*** Task material ***
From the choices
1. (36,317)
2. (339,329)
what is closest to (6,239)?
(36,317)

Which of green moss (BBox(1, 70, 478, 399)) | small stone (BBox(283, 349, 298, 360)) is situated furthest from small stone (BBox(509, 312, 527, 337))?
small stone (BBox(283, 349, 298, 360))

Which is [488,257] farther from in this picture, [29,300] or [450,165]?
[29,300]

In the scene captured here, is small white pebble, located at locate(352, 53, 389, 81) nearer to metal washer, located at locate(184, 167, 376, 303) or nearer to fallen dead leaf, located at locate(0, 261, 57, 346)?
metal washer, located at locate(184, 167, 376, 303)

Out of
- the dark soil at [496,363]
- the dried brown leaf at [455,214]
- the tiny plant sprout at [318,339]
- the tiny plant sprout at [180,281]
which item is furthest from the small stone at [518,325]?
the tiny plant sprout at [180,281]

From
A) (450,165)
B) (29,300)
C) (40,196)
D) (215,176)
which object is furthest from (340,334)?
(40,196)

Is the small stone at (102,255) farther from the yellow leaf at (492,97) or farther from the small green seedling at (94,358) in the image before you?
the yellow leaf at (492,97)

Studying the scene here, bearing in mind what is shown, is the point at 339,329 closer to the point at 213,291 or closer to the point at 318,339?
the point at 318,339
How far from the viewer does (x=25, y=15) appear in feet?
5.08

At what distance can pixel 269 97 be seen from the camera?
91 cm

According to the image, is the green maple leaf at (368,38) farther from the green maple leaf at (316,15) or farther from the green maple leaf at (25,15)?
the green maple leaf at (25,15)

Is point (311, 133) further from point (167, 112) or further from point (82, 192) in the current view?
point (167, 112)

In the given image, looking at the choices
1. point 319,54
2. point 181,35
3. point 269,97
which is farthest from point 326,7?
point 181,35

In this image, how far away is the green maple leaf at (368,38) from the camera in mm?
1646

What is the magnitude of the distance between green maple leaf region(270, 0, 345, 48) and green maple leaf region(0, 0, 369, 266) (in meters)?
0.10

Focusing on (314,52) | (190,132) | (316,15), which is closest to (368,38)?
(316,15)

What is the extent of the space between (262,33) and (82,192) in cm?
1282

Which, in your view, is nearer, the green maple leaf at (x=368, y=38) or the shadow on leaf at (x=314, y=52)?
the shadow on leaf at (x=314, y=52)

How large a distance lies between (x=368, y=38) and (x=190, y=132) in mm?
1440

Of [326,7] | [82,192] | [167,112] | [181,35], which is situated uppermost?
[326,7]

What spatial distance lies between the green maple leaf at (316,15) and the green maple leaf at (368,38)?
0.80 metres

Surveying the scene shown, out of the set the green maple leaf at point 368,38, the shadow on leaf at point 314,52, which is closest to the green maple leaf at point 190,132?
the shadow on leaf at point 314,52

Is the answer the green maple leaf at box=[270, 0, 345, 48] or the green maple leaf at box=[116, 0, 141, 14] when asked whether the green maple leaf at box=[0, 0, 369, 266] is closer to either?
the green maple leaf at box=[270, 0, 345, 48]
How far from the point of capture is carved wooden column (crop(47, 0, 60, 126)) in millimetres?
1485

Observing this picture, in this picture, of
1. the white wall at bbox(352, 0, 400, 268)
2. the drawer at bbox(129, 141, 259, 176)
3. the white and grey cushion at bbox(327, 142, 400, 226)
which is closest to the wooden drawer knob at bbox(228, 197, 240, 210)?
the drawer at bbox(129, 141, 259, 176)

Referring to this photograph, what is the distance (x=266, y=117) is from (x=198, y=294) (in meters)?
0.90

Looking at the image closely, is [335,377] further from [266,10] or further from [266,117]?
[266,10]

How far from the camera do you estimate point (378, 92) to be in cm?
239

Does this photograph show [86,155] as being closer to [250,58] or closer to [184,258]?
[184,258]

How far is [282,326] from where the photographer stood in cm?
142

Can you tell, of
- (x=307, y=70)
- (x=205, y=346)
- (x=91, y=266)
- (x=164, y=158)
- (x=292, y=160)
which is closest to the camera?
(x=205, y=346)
***
The task: Format the stretch of the listing from the line containing "How far from the point" through its final line as a Markdown table with the columns "Row" and "Listing line". Number each line in sequence, and omit blank lines.

The result:
| Row | Listing line |
|---|---|
| 1 | How far from the point of capture is carved wooden column (crop(47, 0, 60, 126)) in millimetres? |
| 2 | 1485 |
| 3 | Observing this picture, in this picture, of |
| 4 | 1. the white wall at bbox(352, 0, 400, 268) |
| 5 | 2. the drawer at bbox(129, 141, 259, 176) |
| 6 | 3. the white and grey cushion at bbox(327, 142, 400, 226) |
| 7 | which is closest to the wooden drawer knob at bbox(228, 197, 240, 210)? |
| 8 | the drawer at bbox(129, 141, 259, 176) |
| 9 | Referring to this photograph, what is the distance (x=266, y=117) is from (x=198, y=294) (in meters)? |
| 10 | 0.90 |
| 11 | Looking at the image closely, is [335,377] further from [266,10] or further from [266,117]? |
| 12 | [266,10] |
| 13 | How far from the camera do you estimate point (378, 92) to be in cm? |
| 14 | 239 |
| 15 | Does this photograph show [86,155] as being closer to [250,58] or closer to [184,258]? |
| 16 | [184,258] |
| 17 | How far is [282,326] from where the photographer stood in cm? |
| 18 | 142 |
| 19 | Can you tell, of |
| 20 | - (x=307, y=70) |
| 21 | - (x=205, y=346) |
| 22 | - (x=91, y=266) |
| 23 | - (x=164, y=158) |
| 24 | - (x=292, y=160) |
| 25 | which is closest to the camera? |
| 26 | (x=205, y=346) |